Document section:
>> BEGIN
As expected, there were a handful of American artists on the festival, including John Scofield, Herb Robertson, Steve Swallow, Dee Dee Bridgewater, Dave Liebman and Chick Corea. After recent long tours with Return To Forever and the 5 Peace Band, Corea is traveling this summer as a solo pianist and his performance at the Royal Theater displayed his imaginative approach to familiar material; from the shimmering introduction on his own “Armando's Rhumba,” to the romantic rubato of “Waltz For Debby.” A suite of four Monk tunes—“Trinkle Tinkle,” “Round Midnight,” “Blue Monk” and “I Mean You”—flirted with dissonance and polytonality, and made inventive use of Monk's trademark descending, chromatic lines.
After Corea, a 10-minute walk along the water brought me to the M.S. Stubnitz, where John Tchicai held forth in a series of duets with drummer P.O. Jørgens. Though the ship's below sea level decor was industrial/mechanical, the music balanced cerebral expression with strong feelings and emotion. Tchicai, who turned 73 this last April, still plays with the fire of a young man, but he takes his time and lets the music unfold rather than explode. His bass clarinet work was especially beautiful when set against Jørgens's steel drum or balafon. Backed by trap set, Tchicai read some forgettable poetry, but his indecipherable vocalizing was memorably unnerving.
>> END
Data shown:
>> BEGIN
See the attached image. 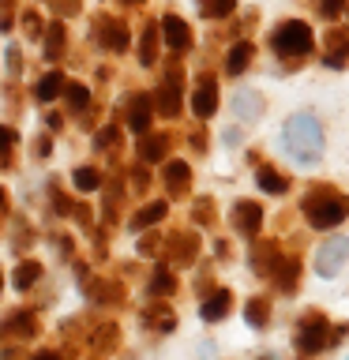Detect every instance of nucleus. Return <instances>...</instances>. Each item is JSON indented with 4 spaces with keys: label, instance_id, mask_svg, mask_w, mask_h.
<instances>
[{
    "label": "nucleus",
    "instance_id": "1",
    "mask_svg": "<svg viewBox=\"0 0 349 360\" xmlns=\"http://www.w3.org/2000/svg\"><path fill=\"white\" fill-rule=\"evenodd\" d=\"M281 143L286 150L297 158L300 165H315L323 158V146H326V135H323V124L315 112H293L281 128Z\"/></svg>",
    "mask_w": 349,
    "mask_h": 360
},
{
    "label": "nucleus",
    "instance_id": "2",
    "mask_svg": "<svg viewBox=\"0 0 349 360\" xmlns=\"http://www.w3.org/2000/svg\"><path fill=\"white\" fill-rule=\"evenodd\" d=\"M304 218H308L312 229H334L349 218V202L331 188H319L304 199Z\"/></svg>",
    "mask_w": 349,
    "mask_h": 360
},
{
    "label": "nucleus",
    "instance_id": "3",
    "mask_svg": "<svg viewBox=\"0 0 349 360\" xmlns=\"http://www.w3.org/2000/svg\"><path fill=\"white\" fill-rule=\"evenodd\" d=\"M270 45H274V53L281 56V60H304V56L312 53V27L308 22H300V19H286V22H278V30H274V38H270Z\"/></svg>",
    "mask_w": 349,
    "mask_h": 360
},
{
    "label": "nucleus",
    "instance_id": "4",
    "mask_svg": "<svg viewBox=\"0 0 349 360\" xmlns=\"http://www.w3.org/2000/svg\"><path fill=\"white\" fill-rule=\"evenodd\" d=\"M334 330H331V323L323 319V315H308V319H300L297 326V349L300 353H323L326 345H334Z\"/></svg>",
    "mask_w": 349,
    "mask_h": 360
},
{
    "label": "nucleus",
    "instance_id": "5",
    "mask_svg": "<svg viewBox=\"0 0 349 360\" xmlns=\"http://www.w3.org/2000/svg\"><path fill=\"white\" fill-rule=\"evenodd\" d=\"M180 90H184V72H180V64H173L165 72L162 86H158V94H154L162 117H177V112H180Z\"/></svg>",
    "mask_w": 349,
    "mask_h": 360
},
{
    "label": "nucleus",
    "instance_id": "6",
    "mask_svg": "<svg viewBox=\"0 0 349 360\" xmlns=\"http://www.w3.org/2000/svg\"><path fill=\"white\" fill-rule=\"evenodd\" d=\"M349 259V240L345 236H331V240L319 244V252H315V270H319L323 278H334L338 270L345 266Z\"/></svg>",
    "mask_w": 349,
    "mask_h": 360
},
{
    "label": "nucleus",
    "instance_id": "7",
    "mask_svg": "<svg viewBox=\"0 0 349 360\" xmlns=\"http://www.w3.org/2000/svg\"><path fill=\"white\" fill-rule=\"evenodd\" d=\"M191 109H196L199 120L214 117V109H218V83H214L210 75H199L196 90H191Z\"/></svg>",
    "mask_w": 349,
    "mask_h": 360
},
{
    "label": "nucleus",
    "instance_id": "8",
    "mask_svg": "<svg viewBox=\"0 0 349 360\" xmlns=\"http://www.w3.org/2000/svg\"><path fill=\"white\" fill-rule=\"evenodd\" d=\"M98 27H101V30H98V41L106 45L109 53H124V49L132 45V34H128V27H124L120 19L101 15V19H98Z\"/></svg>",
    "mask_w": 349,
    "mask_h": 360
},
{
    "label": "nucleus",
    "instance_id": "9",
    "mask_svg": "<svg viewBox=\"0 0 349 360\" xmlns=\"http://www.w3.org/2000/svg\"><path fill=\"white\" fill-rule=\"evenodd\" d=\"M154 109H158V101L151 98V94H135L132 98V105H128V128L135 131V135H146L151 131V117H154Z\"/></svg>",
    "mask_w": 349,
    "mask_h": 360
},
{
    "label": "nucleus",
    "instance_id": "10",
    "mask_svg": "<svg viewBox=\"0 0 349 360\" xmlns=\"http://www.w3.org/2000/svg\"><path fill=\"white\" fill-rule=\"evenodd\" d=\"M349 60V30L345 27H331L326 30V53H323V64L326 68H345Z\"/></svg>",
    "mask_w": 349,
    "mask_h": 360
},
{
    "label": "nucleus",
    "instance_id": "11",
    "mask_svg": "<svg viewBox=\"0 0 349 360\" xmlns=\"http://www.w3.org/2000/svg\"><path fill=\"white\" fill-rule=\"evenodd\" d=\"M162 41H165L173 53H188V49H191V27H188L180 15H165V19H162Z\"/></svg>",
    "mask_w": 349,
    "mask_h": 360
},
{
    "label": "nucleus",
    "instance_id": "12",
    "mask_svg": "<svg viewBox=\"0 0 349 360\" xmlns=\"http://www.w3.org/2000/svg\"><path fill=\"white\" fill-rule=\"evenodd\" d=\"M233 229L244 233V236H255L263 229V210H259V202H236L233 207Z\"/></svg>",
    "mask_w": 349,
    "mask_h": 360
},
{
    "label": "nucleus",
    "instance_id": "13",
    "mask_svg": "<svg viewBox=\"0 0 349 360\" xmlns=\"http://www.w3.org/2000/svg\"><path fill=\"white\" fill-rule=\"evenodd\" d=\"M196 255H199V236L196 233H173L169 236V259L180 266H188V263H196Z\"/></svg>",
    "mask_w": 349,
    "mask_h": 360
},
{
    "label": "nucleus",
    "instance_id": "14",
    "mask_svg": "<svg viewBox=\"0 0 349 360\" xmlns=\"http://www.w3.org/2000/svg\"><path fill=\"white\" fill-rule=\"evenodd\" d=\"M233 117L236 120H259L263 117V94H259V90H236L233 94Z\"/></svg>",
    "mask_w": 349,
    "mask_h": 360
},
{
    "label": "nucleus",
    "instance_id": "15",
    "mask_svg": "<svg viewBox=\"0 0 349 360\" xmlns=\"http://www.w3.org/2000/svg\"><path fill=\"white\" fill-rule=\"evenodd\" d=\"M165 188H169V195L180 199V195H188L191 191V169L188 162H165Z\"/></svg>",
    "mask_w": 349,
    "mask_h": 360
},
{
    "label": "nucleus",
    "instance_id": "16",
    "mask_svg": "<svg viewBox=\"0 0 349 360\" xmlns=\"http://www.w3.org/2000/svg\"><path fill=\"white\" fill-rule=\"evenodd\" d=\"M278 263H281V255H278V244H267V240H259L255 248H252V270L255 274H274L278 270Z\"/></svg>",
    "mask_w": 349,
    "mask_h": 360
},
{
    "label": "nucleus",
    "instance_id": "17",
    "mask_svg": "<svg viewBox=\"0 0 349 360\" xmlns=\"http://www.w3.org/2000/svg\"><path fill=\"white\" fill-rule=\"evenodd\" d=\"M229 304H233V297H229V289H214L207 300H203V308H199V315L207 323H218V319H225L229 315Z\"/></svg>",
    "mask_w": 349,
    "mask_h": 360
},
{
    "label": "nucleus",
    "instance_id": "18",
    "mask_svg": "<svg viewBox=\"0 0 349 360\" xmlns=\"http://www.w3.org/2000/svg\"><path fill=\"white\" fill-rule=\"evenodd\" d=\"M165 150H169V135L165 131H146L143 135V143H139V158L143 162H162L165 158Z\"/></svg>",
    "mask_w": 349,
    "mask_h": 360
},
{
    "label": "nucleus",
    "instance_id": "19",
    "mask_svg": "<svg viewBox=\"0 0 349 360\" xmlns=\"http://www.w3.org/2000/svg\"><path fill=\"white\" fill-rule=\"evenodd\" d=\"M158 38H162V22H146L143 38H139V64L151 68L158 60Z\"/></svg>",
    "mask_w": 349,
    "mask_h": 360
},
{
    "label": "nucleus",
    "instance_id": "20",
    "mask_svg": "<svg viewBox=\"0 0 349 360\" xmlns=\"http://www.w3.org/2000/svg\"><path fill=\"white\" fill-rule=\"evenodd\" d=\"M4 334H11V338H34V334H38V319H34L30 311H11L4 319Z\"/></svg>",
    "mask_w": 349,
    "mask_h": 360
},
{
    "label": "nucleus",
    "instance_id": "21",
    "mask_svg": "<svg viewBox=\"0 0 349 360\" xmlns=\"http://www.w3.org/2000/svg\"><path fill=\"white\" fill-rule=\"evenodd\" d=\"M270 278H274V285L281 292H293V289H297V278H300V259H281L278 270Z\"/></svg>",
    "mask_w": 349,
    "mask_h": 360
},
{
    "label": "nucleus",
    "instance_id": "22",
    "mask_svg": "<svg viewBox=\"0 0 349 360\" xmlns=\"http://www.w3.org/2000/svg\"><path fill=\"white\" fill-rule=\"evenodd\" d=\"M68 90V79L61 72H49V75H42L38 79V86H34V94H38V101H53V98H61Z\"/></svg>",
    "mask_w": 349,
    "mask_h": 360
},
{
    "label": "nucleus",
    "instance_id": "23",
    "mask_svg": "<svg viewBox=\"0 0 349 360\" xmlns=\"http://www.w3.org/2000/svg\"><path fill=\"white\" fill-rule=\"evenodd\" d=\"M255 180H259V188H263L267 195H286V191H289V180L281 176L278 169H270V165H259Z\"/></svg>",
    "mask_w": 349,
    "mask_h": 360
},
{
    "label": "nucleus",
    "instance_id": "24",
    "mask_svg": "<svg viewBox=\"0 0 349 360\" xmlns=\"http://www.w3.org/2000/svg\"><path fill=\"white\" fill-rule=\"evenodd\" d=\"M248 64H252V41H236L229 56H225V72L241 75V72H248Z\"/></svg>",
    "mask_w": 349,
    "mask_h": 360
},
{
    "label": "nucleus",
    "instance_id": "25",
    "mask_svg": "<svg viewBox=\"0 0 349 360\" xmlns=\"http://www.w3.org/2000/svg\"><path fill=\"white\" fill-rule=\"evenodd\" d=\"M64 41H68L64 22H49V27H45V60H61Z\"/></svg>",
    "mask_w": 349,
    "mask_h": 360
},
{
    "label": "nucleus",
    "instance_id": "26",
    "mask_svg": "<svg viewBox=\"0 0 349 360\" xmlns=\"http://www.w3.org/2000/svg\"><path fill=\"white\" fill-rule=\"evenodd\" d=\"M173 289H177V278H173V270L158 266L154 274H151V285H146V292H151V297H173Z\"/></svg>",
    "mask_w": 349,
    "mask_h": 360
},
{
    "label": "nucleus",
    "instance_id": "27",
    "mask_svg": "<svg viewBox=\"0 0 349 360\" xmlns=\"http://www.w3.org/2000/svg\"><path fill=\"white\" fill-rule=\"evenodd\" d=\"M90 297L101 304H120L124 300V285L120 281H90Z\"/></svg>",
    "mask_w": 349,
    "mask_h": 360
},
{
    "label": "nucleus",
    "instance_id": "28",
    "mask_svg": "<svg viewBox=\"0 0 349 360\" xmlns=\"http://www.w3.org/2000/svg\"><path fill=\"white\" fill-rule=\"evenodd\" d=\"M38 278H42V266L34 263V259H27V263H19V266H15V274H11V285H15L19 292H27Z\"/></svg>",
    "mask_w": 349,
    "mask_h": 360
},
{
    "label": "nucleus",
    "instance_id": "29",
    "mask_svg": "<svg viewBox=\"0 0 349 360\" xmlns=\"http://www.w3.org/2000/svg\"><path fill=\"white\" fill-rule=\"evenodd\" d=\"M165 202H146V207H139V214L132 218V229H146V225H158L165 218Z\"/></svg>",
    "mask_w": 349,
    "mask_h": 360
},
{
    "label": "nucleus",
    "instance_id": "30",
    "mask_svg": "<svg viewBox=\"0 0 349 360\" xmlns=\"http://www.w3.org/2000/svg\"><path fill=\"white\" fill-rule=\"evenodd\" d=\"M244 319L252 323L255 330H263V326L270 323V300H263V297L248 300V308H244Z\"/></svg>",
    "mask_w": 349,
    "mask_h": 360
},
{
    "label": "nucleus",
    "instance_id": "31",
    "mask_svg": "<svg viewBox=\"0 0 349 360\" xmlns=\"http://www.w3.org/2000/svg\"><path fill=\"white\" fill-rule=\"evenodd\" d=\"M64 98H68V109H72V112H83V109L90 105V90H87L83 83H68Z\"/></svg>",
    "mask_w": 349,
    "mask_h": 360
},
{
    "label": "nucleus",
    "instance_id": "32",
    "mask_svg": "<svg viewBox=\"0 0 349 360\" xmlns=\"http://www.w3.org/2000/svg\"><path fill=\"white\" fill-rule=\"evenodd\" d=\"M72 184H75V191H98L101 188V176H98V169H75L72 173Z\"/></svg>",
    "mask_w": 349,
    "mask_h": 360
},
{
    "label": "nucleus",
    "instance_id": "33",
    "mask_svg": "<svg viewBox=\"0 0 349 360\" xmlns=\"http://www.w3.org/2000/svg\"><path fill=\"white\" fill-rule=\"evenodd\" d=\"M199 8L207 19H225V15H233L236 0H199Z\"/></svg>",
    "mask_w": 349,
    "mask_h": 360
},
{
    "label": "nucleus",
    "instance_id": "34",
    "mask_svg": "<svg viewBox=\"0 0 349 360\" xmlns=\"http://www.w3.org/2000/svg\"><path fill=\"white\" fill-rule=\"evenodd\" d=\"M23 30H27L30 38H42V34H45V27H42V15H38V11H23Z\"/></svg>",
    "mask_w": 349,
    "mask_h": 360
},
{
    "label": "nucleus",
    "instance_id": "35",
    "mask_svg": "<svg viewBox=\"0 0 349 360\" xmlns=\"http://www.w3.org/2000/svg\"><path fill=\"white\" fill-rule=\"evenodd\" d=\"M196 221H199V225L214 221V202H210V199H196Z\"/></svg>",
    "mask_w": 349,
    "mask_h": 360
},
{
    "label": "nucleus",
    "instance_id": "36",
    "mask_svg": "<svg viewBox=\"0 0 349 360\" xmlns=\"http://www.w3.org/2000/svg\"><path fill=\"white\" fill-rule=\"evenodd\" d=\"M4 64H8V75H19V72H23V60H19V49H15V45H8Z\"/></svg>",
    "mask_w": 349,
    "mask_h": 360
},
{
    "label": "nucleus",
    "instance_id": "37",
    "mask_svg": "<svg viewBox=\"0 0 349 360\" xmlns=\"http://www.w3.org/2000/svg\"><path fill=\"white\" fill-rule=\"evenodd\" d=\"M113 342H117V326H101V334H98L94 349H109Z\"/></svg>",
    "mask_w": 349,
    "mask_h": 360
},
{
    "label": "nucleus",
    "instance_id": "38",
    "mask_svg": "<svg viewBox=\"0 0 349 360\" xmlns=\"http://www.w3.org/2000/svg\"><path fill=\"white\" fill-rule=\"evenodd\" d=\"M158 240H162V236H143V240H139V255H158V248H162V244H158Z\"/></svg>",
    "mask_w": 349,
    "mask_h": 360
},
{
    "label": "nucleus",
    "instance_id": "39",
    "mask_svg": "<svg viewBox=\"0 0 349 360\" xmlns=\"http://www.w3.org/2000/svg\"><path fill=\"white\" fill-rule=\"evenodd\" d=\"M342 8H345V0H319V11H323L326 19H334Z\"/></svg>",
    "mask_w": 349,
    "mask_h": 360
},
{
    "label": "nucleus",
    "instance_id": "40",
    "mask_svg": "<svg viewBox=\"0 0 349 360\" xmlns=\"http://www.w3.org/2000/svg\"><path fill=\"white\" fill-rule=\"evenodd\" d=\"M117 135H120L117 128H101V131H98V139H94V143H98V150H106V146L117 139Z\"/></svg>",
    "mask_w": 349,
    "mask_h": 360
},
{
    "label": "nucleus",
    "instance_id": "41",
    "mask_svg": "<svg viewBox=\"0 0 349 360\" xmlns=\"http://www.w3.org/2000/svg\"><path fill=\"white\" fill-rule=\"evenodd\" d=\"M132 180H135V188H146V173H143V169H135Z\"/></svg>",
    "mask_w": 349,
    "mask_h": 360
},
{
    "label": "nucleus",
    "instance_id": "42",
    "mask_svg": "<svg viewBox=\"0 0 349 360\" xmlns=\"http://www.w3.org/2000/svg\"><path fill=\"white\" fill-rule=\"evenodd\" d=\"M128 4H143V0H128Z\"/></svg>",
    "mask_w": 349,
    "mask_h": 360
}]
</instances>
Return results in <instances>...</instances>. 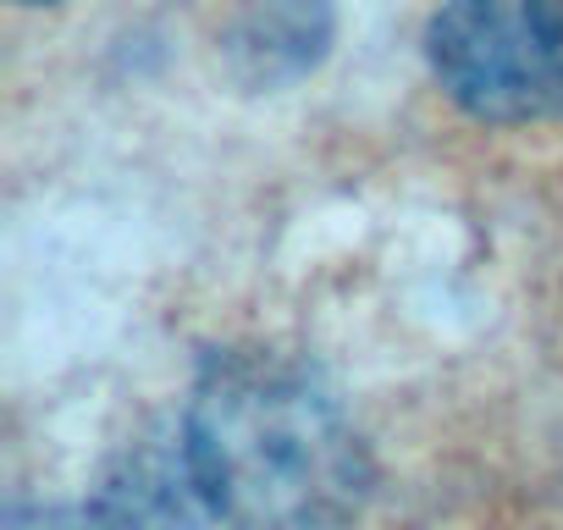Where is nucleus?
Here are the masks:
<instances>
[{"label": "nucleus", "mask_w": 563, "mask_h": 530, "mask_svg": "<svg viewBox=\"0 0 563 530\" xmlns=\"http://www.w3.org/2000/svg\"><path fill=\"white\" fill-rule=\"evenodd\" d=\"M188 492L227 530H349L371 453L332 387L288 354H216L183 415Z\"/></svg>", "instance_id": "1"}, {"label": "nucleus", "mask_w": 563, "mask_h": 530, "mask_svg": "<svg viewBox=\"0 0 563 530\" xmlns=\"http://www.w3.org/2000/svg\"><path fill=\"white\" fill-rule=\"evenodd\" d=\"M426 62L475 122H563V0H448L426 29Z\"/></svg>", "instance_id": "2"}, {"label": "nucleus", "mask_w": 563, "mask_h": 530, "mask_svg": "<svg viewBox=\"0 0 563 530\" xmlns=\"http://www.w3.org/2000/svg\"><path fill=\"white\" fill-rule=\"evenodd\" d=\"M332 45V7L327 0H265L232 34L238 73L249 84H282L310 73Z\"/></svg>", "instance_id": "3"}, {"label": "nucleus", "mask_w": 563, "mask_h": 530, "mask_svg": "<svg viewBox=\"0 0 563 530\" xmlns=\"http://www.w3.org/2000/svg\"><path fill=\"white\" fill-rule=\"evenodd\" d=\"M18 7H56V0H18Z\"/></svg>", "instance_id": "4"}]
</instances>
>> END
Short exercise:
Write out the stretch of the jazz festival review from "After Corea, a" through "was memorably unnerving.", with no change to the wording. The entries bear no relation to the jazz festival review.

Response to the exercise:
After Corea, a 10-minute walk along the water brought me to the M.S. Stubnitz, where John Tchicai held forth in a series of duets with drummer P.O. Jørgens. Though the ship's below sea level decor was industrial/mechanical, the music balanced cerebral expression with strong feelings and emotion. Tchicai, who turned 73 this last April, still plays with the fire of a young man, but he takes his time and lets the music unfold rather than explode. His bass clarinet work was especially beautiful when set against Jørgens's steel drum or balafon. Backed by trap set, Tchicai read some forgettable poetry, but his indecipherable vocalizing was memorably unnerving.